Fears of recession in the economy are high today. “I don’t think the inflation war is over, but we’re in a situation where we’re going to see gradual inflation, and we’re in an environment where interest rates are going to be higher and higher, so we have to rein in business activity. That’s going to lead to more inflation in the coming months.”

At the New York-based family-owned milk chain, President Bill Taubner says customers have become more cautious in recent months because of economic concerns. His company has also reduced its inventory in response to rising prices.
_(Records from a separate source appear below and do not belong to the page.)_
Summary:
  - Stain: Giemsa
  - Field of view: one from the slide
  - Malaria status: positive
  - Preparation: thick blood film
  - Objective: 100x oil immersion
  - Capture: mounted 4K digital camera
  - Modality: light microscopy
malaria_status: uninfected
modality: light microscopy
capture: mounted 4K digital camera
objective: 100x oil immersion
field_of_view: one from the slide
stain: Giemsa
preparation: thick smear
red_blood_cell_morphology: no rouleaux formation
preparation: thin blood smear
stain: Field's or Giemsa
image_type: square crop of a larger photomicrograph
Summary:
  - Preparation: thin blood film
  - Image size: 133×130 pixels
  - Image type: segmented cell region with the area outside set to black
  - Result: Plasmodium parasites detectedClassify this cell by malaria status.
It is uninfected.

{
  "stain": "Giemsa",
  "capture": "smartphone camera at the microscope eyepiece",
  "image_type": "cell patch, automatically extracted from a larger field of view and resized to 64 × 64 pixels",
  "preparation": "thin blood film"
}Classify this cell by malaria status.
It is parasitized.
But he remained optimistic that his company was not facing immediate borrowing needs and that any slowdown would be mild and relatively short-lived.

image caption,

Bill Taubner felt the economy was cooling as customers of his manufacturing business grew more cautious.
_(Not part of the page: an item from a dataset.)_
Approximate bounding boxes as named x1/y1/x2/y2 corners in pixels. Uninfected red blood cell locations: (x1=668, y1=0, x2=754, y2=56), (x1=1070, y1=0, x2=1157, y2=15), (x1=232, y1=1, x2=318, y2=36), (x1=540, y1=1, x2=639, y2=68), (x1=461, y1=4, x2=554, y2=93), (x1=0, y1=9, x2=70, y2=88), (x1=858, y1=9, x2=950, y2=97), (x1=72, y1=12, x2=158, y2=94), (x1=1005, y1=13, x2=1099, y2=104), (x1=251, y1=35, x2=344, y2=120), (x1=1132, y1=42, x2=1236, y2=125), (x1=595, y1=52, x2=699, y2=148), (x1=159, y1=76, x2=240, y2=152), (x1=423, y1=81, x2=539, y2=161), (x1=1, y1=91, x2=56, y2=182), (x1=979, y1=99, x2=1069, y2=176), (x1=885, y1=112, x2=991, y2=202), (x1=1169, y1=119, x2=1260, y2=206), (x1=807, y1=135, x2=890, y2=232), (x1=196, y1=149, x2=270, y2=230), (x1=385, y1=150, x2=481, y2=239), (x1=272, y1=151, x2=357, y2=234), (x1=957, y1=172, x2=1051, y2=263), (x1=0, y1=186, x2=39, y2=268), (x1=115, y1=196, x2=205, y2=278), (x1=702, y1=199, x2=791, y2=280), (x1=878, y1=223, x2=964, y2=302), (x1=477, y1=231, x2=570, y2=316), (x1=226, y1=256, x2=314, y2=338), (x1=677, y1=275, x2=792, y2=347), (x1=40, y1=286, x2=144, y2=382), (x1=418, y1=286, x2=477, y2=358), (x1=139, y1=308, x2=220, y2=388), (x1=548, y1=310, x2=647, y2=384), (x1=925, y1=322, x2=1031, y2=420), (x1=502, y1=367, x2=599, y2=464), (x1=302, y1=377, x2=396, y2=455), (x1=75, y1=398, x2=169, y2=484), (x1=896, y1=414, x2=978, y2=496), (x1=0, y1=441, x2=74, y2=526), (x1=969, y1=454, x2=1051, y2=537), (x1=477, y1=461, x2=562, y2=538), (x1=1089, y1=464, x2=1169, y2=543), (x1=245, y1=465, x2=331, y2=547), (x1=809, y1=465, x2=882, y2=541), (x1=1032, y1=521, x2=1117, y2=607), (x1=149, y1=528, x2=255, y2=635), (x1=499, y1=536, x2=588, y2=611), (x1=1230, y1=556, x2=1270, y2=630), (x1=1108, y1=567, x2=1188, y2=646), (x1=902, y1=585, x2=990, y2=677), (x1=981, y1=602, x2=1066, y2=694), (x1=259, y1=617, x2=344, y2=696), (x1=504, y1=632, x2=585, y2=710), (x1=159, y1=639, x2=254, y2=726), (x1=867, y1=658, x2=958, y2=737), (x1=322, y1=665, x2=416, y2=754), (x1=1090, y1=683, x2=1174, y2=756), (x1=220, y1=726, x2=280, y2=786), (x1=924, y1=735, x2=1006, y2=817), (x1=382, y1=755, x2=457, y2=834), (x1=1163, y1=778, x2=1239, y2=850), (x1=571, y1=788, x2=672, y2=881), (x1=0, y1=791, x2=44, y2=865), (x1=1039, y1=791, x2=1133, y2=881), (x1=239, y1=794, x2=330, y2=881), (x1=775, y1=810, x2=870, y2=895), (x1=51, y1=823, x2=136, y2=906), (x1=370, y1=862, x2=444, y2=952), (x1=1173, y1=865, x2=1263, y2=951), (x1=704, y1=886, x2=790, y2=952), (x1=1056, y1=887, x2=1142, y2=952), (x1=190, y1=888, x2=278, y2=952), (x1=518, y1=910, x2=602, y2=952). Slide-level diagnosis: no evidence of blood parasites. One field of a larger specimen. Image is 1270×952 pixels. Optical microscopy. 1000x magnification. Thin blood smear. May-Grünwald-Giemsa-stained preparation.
“We feel there is some softness in the market because of inflation and obviously interest rate issues,” he said. “But long-term, we’re very positive.”

But he noted that the U.S. is confident of avoiding a recession, that hiring is strong and unemployment is low.

“I keep thinking it’s possible… this time is really different,” he said.

The central bank’s decision to raise rates on Wednesday was unanimous and widely expected by financial markets, which were looking for clues as to what the bank might do next.

In a written statement, the bank retracted its previous guidance in March that “some additional policy stabilization may be appropriate” to bring inflation under control.

At a press conference, Mr Powell said the bank was “getting close or maybe even there” to pausing its rate hike campaign, but said it was prepared to do more if warranted.

Whitney Watson, global co-head of fixed income and liquidity solutions at Goldman Sachs Asset Management, said the Fed could still raise rates depending on what happens in the coming months.

“Inflation is in the right direction, but progress is flat,” he said. “A pause in rate actions is appropriate, but further tightening is plausible if inflation remains sticky.”

‘too much time’

In Europe, the European Central Bank has also been raising rates to slow the pace of price rises in countries that use the euro.

Earlier this week, figures showed eurozone inflation rose in April for the first time in six months. Prices rose at an annual pace of 7%, well above the ECB’s target of 2%.

However, unlike the US Fed on Thursday, the ECB did not indicate that it might be done with rate hikes for now.

ECB President Christine Lagarde said the inflation outlook “remains too high for too long”.